START RECORDS SHOWN
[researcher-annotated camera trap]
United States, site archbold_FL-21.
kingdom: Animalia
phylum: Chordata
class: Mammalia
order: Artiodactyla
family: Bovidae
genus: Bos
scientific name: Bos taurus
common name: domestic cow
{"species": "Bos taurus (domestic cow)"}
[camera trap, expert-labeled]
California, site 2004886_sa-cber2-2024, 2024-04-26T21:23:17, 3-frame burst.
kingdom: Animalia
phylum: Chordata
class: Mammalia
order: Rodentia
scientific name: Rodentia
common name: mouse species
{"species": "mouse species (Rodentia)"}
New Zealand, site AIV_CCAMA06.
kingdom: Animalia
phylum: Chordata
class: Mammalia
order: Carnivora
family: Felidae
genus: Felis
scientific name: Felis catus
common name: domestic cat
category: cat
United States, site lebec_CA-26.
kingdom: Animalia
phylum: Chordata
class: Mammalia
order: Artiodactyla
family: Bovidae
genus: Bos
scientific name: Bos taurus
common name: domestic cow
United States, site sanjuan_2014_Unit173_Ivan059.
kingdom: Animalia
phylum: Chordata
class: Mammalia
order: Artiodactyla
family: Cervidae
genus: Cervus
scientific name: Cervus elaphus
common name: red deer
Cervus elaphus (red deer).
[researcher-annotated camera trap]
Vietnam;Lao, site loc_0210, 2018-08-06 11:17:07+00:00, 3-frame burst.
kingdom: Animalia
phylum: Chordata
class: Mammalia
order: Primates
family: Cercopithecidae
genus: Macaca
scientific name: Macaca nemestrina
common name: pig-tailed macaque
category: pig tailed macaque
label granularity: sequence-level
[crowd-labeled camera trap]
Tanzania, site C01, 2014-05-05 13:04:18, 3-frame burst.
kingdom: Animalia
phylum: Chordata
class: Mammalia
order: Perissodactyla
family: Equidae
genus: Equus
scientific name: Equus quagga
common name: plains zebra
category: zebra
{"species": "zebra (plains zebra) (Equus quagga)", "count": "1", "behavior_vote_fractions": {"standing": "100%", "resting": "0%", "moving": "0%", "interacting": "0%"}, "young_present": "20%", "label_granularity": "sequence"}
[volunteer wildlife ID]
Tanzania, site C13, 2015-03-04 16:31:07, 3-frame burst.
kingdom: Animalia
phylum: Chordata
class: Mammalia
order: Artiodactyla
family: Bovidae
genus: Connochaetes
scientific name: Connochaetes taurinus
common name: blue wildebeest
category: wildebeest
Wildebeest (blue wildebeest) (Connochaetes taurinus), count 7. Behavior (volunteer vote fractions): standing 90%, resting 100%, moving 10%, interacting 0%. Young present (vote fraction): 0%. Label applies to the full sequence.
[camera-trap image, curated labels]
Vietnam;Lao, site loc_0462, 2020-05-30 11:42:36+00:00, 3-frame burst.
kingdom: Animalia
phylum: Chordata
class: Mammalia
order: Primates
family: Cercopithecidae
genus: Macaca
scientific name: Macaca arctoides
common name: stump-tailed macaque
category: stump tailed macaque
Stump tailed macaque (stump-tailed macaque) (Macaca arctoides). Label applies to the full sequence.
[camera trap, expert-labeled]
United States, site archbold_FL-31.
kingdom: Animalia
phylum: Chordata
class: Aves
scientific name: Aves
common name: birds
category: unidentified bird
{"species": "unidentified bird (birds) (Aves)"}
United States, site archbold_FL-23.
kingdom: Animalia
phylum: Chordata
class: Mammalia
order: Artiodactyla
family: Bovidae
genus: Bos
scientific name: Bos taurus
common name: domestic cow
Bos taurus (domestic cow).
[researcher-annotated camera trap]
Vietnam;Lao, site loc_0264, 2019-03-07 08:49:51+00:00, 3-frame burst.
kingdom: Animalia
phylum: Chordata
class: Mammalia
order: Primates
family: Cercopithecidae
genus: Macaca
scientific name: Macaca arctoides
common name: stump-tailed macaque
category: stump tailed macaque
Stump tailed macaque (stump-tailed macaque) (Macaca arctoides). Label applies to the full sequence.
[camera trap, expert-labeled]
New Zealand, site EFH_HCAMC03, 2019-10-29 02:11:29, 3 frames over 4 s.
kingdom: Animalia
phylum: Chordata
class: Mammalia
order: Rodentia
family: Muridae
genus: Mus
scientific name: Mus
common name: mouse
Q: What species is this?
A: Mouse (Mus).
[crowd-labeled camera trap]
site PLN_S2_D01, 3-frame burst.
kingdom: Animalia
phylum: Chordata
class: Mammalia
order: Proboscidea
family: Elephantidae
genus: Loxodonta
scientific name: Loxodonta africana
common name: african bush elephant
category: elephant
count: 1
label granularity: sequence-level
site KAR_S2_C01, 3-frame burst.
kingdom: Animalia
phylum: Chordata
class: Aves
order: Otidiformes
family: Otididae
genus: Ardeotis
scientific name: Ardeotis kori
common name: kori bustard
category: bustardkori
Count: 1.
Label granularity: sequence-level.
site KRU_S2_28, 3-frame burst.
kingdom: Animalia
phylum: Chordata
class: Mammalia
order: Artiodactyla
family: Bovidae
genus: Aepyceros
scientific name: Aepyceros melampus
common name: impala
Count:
END RECORDS SHOWN
WHAT THE EXERCISE ASKS:
Return the data above in full, keeping each line exactly as it stands.

PROBLEM SOLUTION:
[researcher-annotated camera trap]
United States, site archbold_FL-21.
kingdom: Animalia
phylum: Chordata
class: Mammalia
order: Artiodactyla
family: Bovidae
genus: Bos
scientific name: Bos taurus
common name: domestic cow
{"species": "Bos taurus (domestic cow)"}
[camera trap, expert-labeled]
California, site 2004886_sa-cber2-2024, 2024-04-26T21:23:17, 3-frame burst.
kingdom: Animalia
phylum: Chordata
class: Mammalia
order: Rodentia
scientific name: Rodentia
common name: mouse species
{"species": "mouse species (Rodentia)"}
New Zealand, site AIV_CCAMA06.
kingdom: Animalia
phylum: Chordata
class: Mammalia
order: Carnivora
family: Felidae
genus: Felis
scientific name: Felis catus
common name: domestic cat
category: cat
United States, site lebec_CA-26.
kingdom: Animalia
phylum: Chordata
class: Mammalia
order: Artiodactyla
family: Bovidae
genus: Bos
scientific name: Bos taurus
common name: domestic cow
United States, site sanjuan_2014_Unit173_Ivan059.
kingdom: Animalia
phylum: Chordata
class: Mammalia
order: Artiodactyla
family: Cervidae
genus: Cervus
scientific name: Cervus elaphus
common name: red deer
Cervus elaphus (red deer).
[researcher-annotated camera trap]
Vietnam;Lao, site loc_0210, 2018-08-06 11:17:07+00:00, 3-frame burst.
kingdom: Animalia
phylum: Chordata
class: Mammalia
order: Primates
family: Cercopithecidae
genus: Macaca
scientific name: Macaca nemestrina
common name: pig-tailed macaque
category: pig tailed macaque
label granularity: sequence-level
[crowd-labeled camera trap]
Tanzania, site C01, 2014-05-05 13:04:18, 3-frame burst.
kingdom: Animalia
phylum: Chordata
class: Mammalia
order: Perissodactyla
family: Equidae
genus: Equus
scientific name: Equus quagga
common name: plains zebra
category: zebra
{"species": "zebra (plains zebra) (Equus quagga)", "count": "1", "behavior_vote_fractions": {"standing": "100%", "resting": "0%", "moving": "0%", "interacting": "0%"}, "young_present": "20%", "label_granularity": "sequence"}
[volunteer wildlife ID]
Tanzania, site C13, 2015-03-04 16:31:07, 3-frame burst.
kingdom: Animalia
phylum: Chordata
class: Mammalia
order: Artiodactyla
family: Bovidae
genus: Connochaetes
scientific name: Connochaetes taurinus
common name: blue wildebeest
category: wildebeest
Wildebeest (blue wildebeest) (Connochaetes taurinus), count 7. Behavior (volunteer vote fractions): standing 90%, resting 100%, moving 10%, interacting 0%. Young present (vote fraction): 0%. Label applies to the full sequence.
[camera-trap image, curated labels]
Vietnam;Lao, site loc_0462, 2020-05-30 11:42:36+00:00, 3-frame burst.
kingdom: Animalia
phylum: Chordata
class: Mammalia
order: Primates
family: Cercopithecidae
genus: Macaca
scientific name: Macaca arctoides
common name: stump-tailed macaque
category: stump tailed macaque
Stump tailed macaque (stump-tailed macaque) (Macaca arctoides). Label applies to the full sequence.
[camera trap, expert-labeled]
United States, site archbold_FL-31.
kingdom: Animalia
phylum: Chordata
class: Aves
scientific name: Aves
common name: birds
category: unidentified bird
{"species": "unidentified bird (birds) (Aves)"}
United States, site archbold_FL-23.
kingdom: Animalia
phylum: Chordata
class: Mammalia
order: Artiodactyla
family: Bovidae
genus: Bos
scientific name: Bos taurus
common name: domestic cow
Bos taurus (domestic cow).
[researcher-annotated camera trap]
Vietnam;Lao, site loc_0264, 2019-03-07 08:49:51+00:00, 3-frame burst.
kingdom: Animalia
phylum: Chordata
class: Mammalia
order: Primates
family: Cercopithecidae
genus: Macaca
scientific name: Macaca arctoides
common name: stump-tailed macaque
category: stump tailed macaque
Stump tailed macaque (stump-tailed macaque) (Macaca arctoides). Label applies to the full sequence.
[camera trap, expert-labeled]
New Zealand, site EFH_HCAMC03, 2019-10-29 02:11:29, 3 frames over 4 s.
kingdom: Animalia
phylum: Chordata
class: Mammalia
order: Rodentia
family: Muridae
genus: Mus
scientific name: Mus
common name: mouse
Q: What species is this?
A: Mouse (Mus).
[crowd-labeled camera trap]
site PLN_S2_D01, 3-frame burst.
kingdom: Animalia
phylum: Chordata
class: Mammalia
order: Proboscidea
family: Elephantidae
genus: Loxodonta
scientific name: Loxodonta africana
common name: african bush elephant
category: elephant
count: 1
label granularity: sequence-level
site KAR_S2_C01, 3-frame burst.
kingdom: Animalia
phylum: Chordata
class: Aves
order: Otidiformes
family: Otididae
genus: Ardeotis
scientific name: Ardeotis kori
common name: kori bustard
category: bustardkori
Count: 1.
Label granularity: sequence-level.
site KRU_S2_28, 3-frame burst.
kingdom: Animalia
phylum: Chordata
class: Mammalia
order: Artiodactyla
family: Bovidae
genus: Aepyceros
scientific name: Aepyceros melampus
common name: impala
Count:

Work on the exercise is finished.